Find the instantaneous rate of change when x = 3 given the function g(x) = 5x^2 + 6x.
My answer:
g'(x) = 10x + 6
10(3)+6 = 36
g'=10x+6 when x=3, g'=36
To find the instantaneous rate of change when x = 3 for the function g(x) = 5x^2 + 6x, we need to find the derivative of g(x), denoted as g'(x). Taking the derivative of g(x), we get:
g'(x) = 10x + 6
Now, to find the instantaneous rate of change at x = 3, we substitute x = 3 into the derivative function:
g'(3) = 10(3) + 6
g'(3) = 30 + 6
g'(3) = 36
Therefore, the instantaneous rate of change when x = 3 is 36.
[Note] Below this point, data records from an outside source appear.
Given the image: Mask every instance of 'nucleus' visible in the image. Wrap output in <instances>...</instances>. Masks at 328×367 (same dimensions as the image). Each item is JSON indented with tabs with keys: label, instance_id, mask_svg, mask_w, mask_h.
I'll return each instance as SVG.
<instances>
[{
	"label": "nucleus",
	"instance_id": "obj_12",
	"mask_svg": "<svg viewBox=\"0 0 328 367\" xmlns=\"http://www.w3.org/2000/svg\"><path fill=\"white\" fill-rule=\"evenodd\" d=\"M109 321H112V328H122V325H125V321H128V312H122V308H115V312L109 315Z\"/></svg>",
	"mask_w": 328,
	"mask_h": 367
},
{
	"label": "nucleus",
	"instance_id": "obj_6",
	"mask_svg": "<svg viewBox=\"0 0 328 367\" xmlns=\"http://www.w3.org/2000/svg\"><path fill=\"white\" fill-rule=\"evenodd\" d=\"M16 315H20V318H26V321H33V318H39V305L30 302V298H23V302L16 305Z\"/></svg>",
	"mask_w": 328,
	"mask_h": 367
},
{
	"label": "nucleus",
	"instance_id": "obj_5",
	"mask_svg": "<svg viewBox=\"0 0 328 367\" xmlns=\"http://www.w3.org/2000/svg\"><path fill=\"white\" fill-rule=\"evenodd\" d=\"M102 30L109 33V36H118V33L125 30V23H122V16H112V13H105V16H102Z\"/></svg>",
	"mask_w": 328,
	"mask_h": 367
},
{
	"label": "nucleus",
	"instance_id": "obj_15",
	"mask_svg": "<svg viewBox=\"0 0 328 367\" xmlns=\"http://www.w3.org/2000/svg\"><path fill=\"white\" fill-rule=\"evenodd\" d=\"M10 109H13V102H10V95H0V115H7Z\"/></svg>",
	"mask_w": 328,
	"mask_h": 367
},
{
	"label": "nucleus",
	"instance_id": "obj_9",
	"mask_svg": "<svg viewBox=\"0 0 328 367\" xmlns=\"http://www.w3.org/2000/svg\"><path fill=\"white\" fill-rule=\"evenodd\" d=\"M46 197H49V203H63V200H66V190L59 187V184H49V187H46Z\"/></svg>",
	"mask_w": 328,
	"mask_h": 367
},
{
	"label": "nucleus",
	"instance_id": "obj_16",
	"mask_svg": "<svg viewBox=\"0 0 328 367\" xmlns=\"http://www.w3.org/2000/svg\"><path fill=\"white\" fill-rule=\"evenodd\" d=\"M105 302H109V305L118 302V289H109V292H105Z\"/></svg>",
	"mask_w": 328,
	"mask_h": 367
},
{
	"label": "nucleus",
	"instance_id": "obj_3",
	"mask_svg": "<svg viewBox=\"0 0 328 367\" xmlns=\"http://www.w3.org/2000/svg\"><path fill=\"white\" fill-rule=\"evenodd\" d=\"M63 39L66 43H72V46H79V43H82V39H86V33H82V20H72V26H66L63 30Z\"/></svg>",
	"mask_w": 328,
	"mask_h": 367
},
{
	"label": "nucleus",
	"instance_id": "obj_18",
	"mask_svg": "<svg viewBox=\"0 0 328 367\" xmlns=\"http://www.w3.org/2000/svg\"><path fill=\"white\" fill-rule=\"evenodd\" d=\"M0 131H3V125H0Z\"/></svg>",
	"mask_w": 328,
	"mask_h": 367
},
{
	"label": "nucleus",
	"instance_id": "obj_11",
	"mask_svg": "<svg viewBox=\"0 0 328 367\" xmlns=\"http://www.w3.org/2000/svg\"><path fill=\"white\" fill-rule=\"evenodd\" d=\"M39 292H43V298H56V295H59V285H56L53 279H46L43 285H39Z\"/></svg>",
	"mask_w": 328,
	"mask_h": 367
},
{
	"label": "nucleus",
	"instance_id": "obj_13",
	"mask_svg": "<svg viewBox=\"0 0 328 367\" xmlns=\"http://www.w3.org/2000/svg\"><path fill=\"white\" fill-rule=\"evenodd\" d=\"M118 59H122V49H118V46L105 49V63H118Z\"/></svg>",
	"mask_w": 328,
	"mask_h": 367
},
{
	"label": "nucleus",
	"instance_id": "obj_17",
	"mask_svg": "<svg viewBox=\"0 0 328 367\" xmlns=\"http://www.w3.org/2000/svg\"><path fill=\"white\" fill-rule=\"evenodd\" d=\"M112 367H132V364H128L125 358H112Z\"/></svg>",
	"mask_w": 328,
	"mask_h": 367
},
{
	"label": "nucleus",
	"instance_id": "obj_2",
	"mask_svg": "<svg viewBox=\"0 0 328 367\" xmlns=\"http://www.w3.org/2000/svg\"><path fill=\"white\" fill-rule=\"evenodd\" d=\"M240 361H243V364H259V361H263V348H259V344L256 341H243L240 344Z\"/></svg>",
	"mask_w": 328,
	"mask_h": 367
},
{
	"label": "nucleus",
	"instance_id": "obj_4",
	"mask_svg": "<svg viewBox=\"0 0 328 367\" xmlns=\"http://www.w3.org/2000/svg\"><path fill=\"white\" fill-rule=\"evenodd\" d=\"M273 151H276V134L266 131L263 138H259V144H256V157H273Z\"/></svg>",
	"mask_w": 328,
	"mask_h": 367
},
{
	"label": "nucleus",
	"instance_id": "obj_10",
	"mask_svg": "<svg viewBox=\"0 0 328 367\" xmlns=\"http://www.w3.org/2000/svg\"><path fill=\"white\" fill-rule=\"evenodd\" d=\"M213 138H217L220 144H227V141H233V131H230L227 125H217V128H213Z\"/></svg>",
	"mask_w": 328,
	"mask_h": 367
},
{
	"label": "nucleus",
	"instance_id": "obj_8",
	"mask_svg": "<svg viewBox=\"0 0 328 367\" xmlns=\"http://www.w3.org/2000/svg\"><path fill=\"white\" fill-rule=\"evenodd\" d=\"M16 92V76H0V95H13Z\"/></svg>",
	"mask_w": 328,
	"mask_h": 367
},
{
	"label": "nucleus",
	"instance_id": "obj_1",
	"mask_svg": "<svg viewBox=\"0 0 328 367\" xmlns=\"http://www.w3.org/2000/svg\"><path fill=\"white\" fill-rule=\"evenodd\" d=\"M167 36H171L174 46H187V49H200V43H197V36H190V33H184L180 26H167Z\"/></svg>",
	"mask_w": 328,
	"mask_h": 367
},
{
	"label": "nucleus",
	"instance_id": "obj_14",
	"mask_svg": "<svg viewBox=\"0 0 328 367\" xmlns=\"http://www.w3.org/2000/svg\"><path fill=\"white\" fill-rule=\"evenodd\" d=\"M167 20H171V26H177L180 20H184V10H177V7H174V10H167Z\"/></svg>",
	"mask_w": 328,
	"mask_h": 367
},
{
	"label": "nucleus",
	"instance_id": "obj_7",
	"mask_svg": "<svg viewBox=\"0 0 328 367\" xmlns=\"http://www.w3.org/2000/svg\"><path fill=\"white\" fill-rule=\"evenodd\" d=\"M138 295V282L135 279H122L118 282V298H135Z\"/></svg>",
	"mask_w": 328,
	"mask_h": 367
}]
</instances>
To find the instantaneous rate of change, we need to calculate the derivative of the function g(x).
Given the function g(x) = 5x^2 + 6x, we can find its derivative by applying the power rule for derivatives. The power rule states that for any term of the form ax^n, the derivative is given by nx^(n-1).
Using the power rule, we differentiate each term of g(x) separately. The derivative of 5x^2 with respect to x is 10x, and the derivative of 6x with respect to x is simply 6.
Therefore, g'(x) = 10x + 6.
To find the instantaneous rate of change when x = 3, we substitute x = 3 into the derivative equation:
g'(3) = 10(3) + 6
= 30 + 6
= 36.
Therefore, the instantaneous rate of change of g(x) when x = 3 is 36.